Half-running the three blocks to Front Street the hot tea occasionally scalding her hand, Anna joined the swarm of North Platters converging on Front Street to look and listen and take pictures. In spite of the pre-dawn chill, it was the biggest crowd she had seen anywhere the entire week! There were scores of children, many riding the shoulders or father and grandfathers who regaled them with personal stories. “Grandpop used to work on those!” “I built engines just like that!” “When I was little, I saw these everyday from my backyard!”

The great black engine was on a siding just beyond chain link fence, now and then exhaling a hissing cloud, or even a shriek of steam, to the delight of the children. It was scheduled to depart at 8:30, but the hour came and went with no sign of movement. The retired railroaders in the crowd offered various explanations and argued genially about the likely reason for the delay. Anna eavesdropped and sipped her tea, which had grown cold but was still somewhat soothing. Her head was clearing, and she could even breathe through her nose again. She sniffed the cold morning air, and then inhaled deeply the mingled smells of steam, oil, alfalfa from the surround fields, and bacon wafting from the diner next to the tracks. 

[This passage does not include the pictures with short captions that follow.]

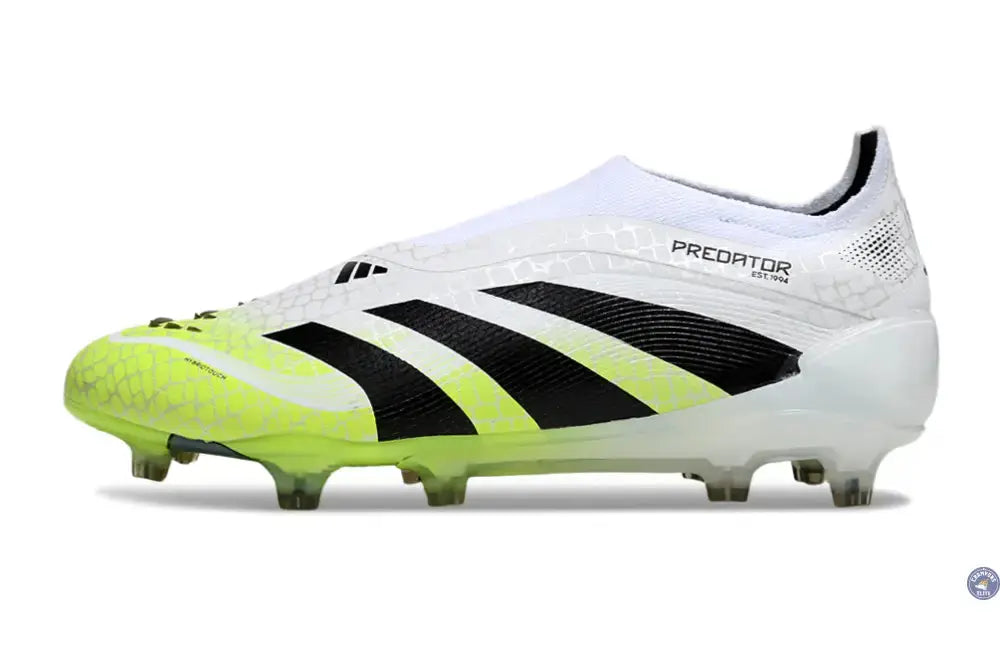 Image of Predator Elite Laceless FG Radiant Blaze - Blanc/Noir/Vert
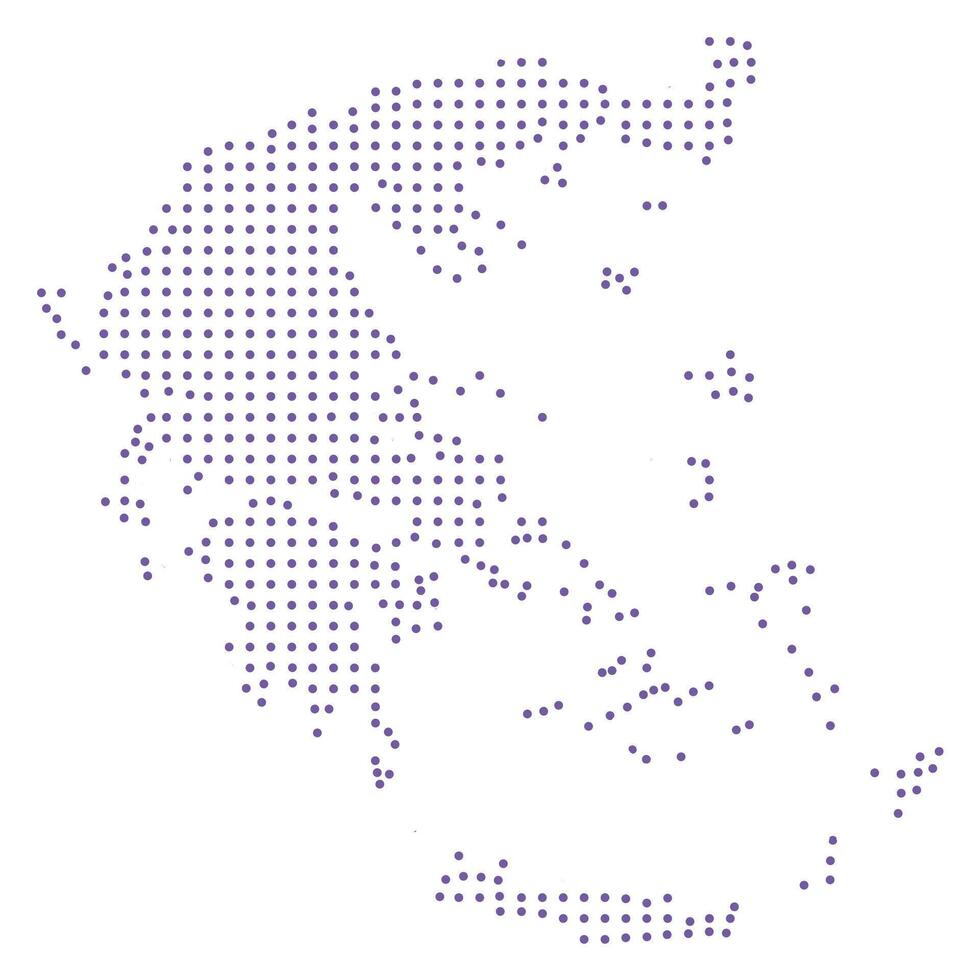 Greece map dotted pattern design purple circle vector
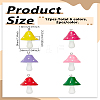 12Pcs 6 Colors Plastic Pendants KY-LP0001-34-2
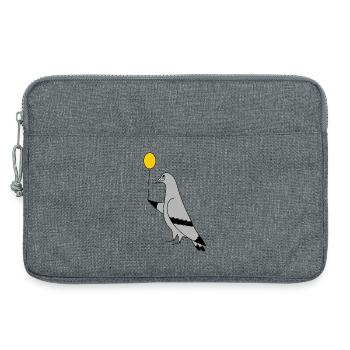 Pigeon with Balloon – Urban Minimal Art - Laptoptasche 13" - Grau meliert - Vorne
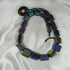 Chunky Blue Quartz Bead Necklace Big Bold Look - VP's Jewelry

The sun came up and still the engine sat. The crowd thinned, as work and school beckoned. Anna was about to head back to the motel, when a chuffing sound and a piercing whistle announced that Number 844 was about to move on. Slowly, it backed along the siding, almost out of sight beyond the Poplar Street viaduct. Then, another whistle, and another, and the thunder of her steam-powered driving wheels, each taller than most men, and the mighty machine headed toward Cheyenne and was gone. Anna sighed and glanced around. Across each face was a broad grin.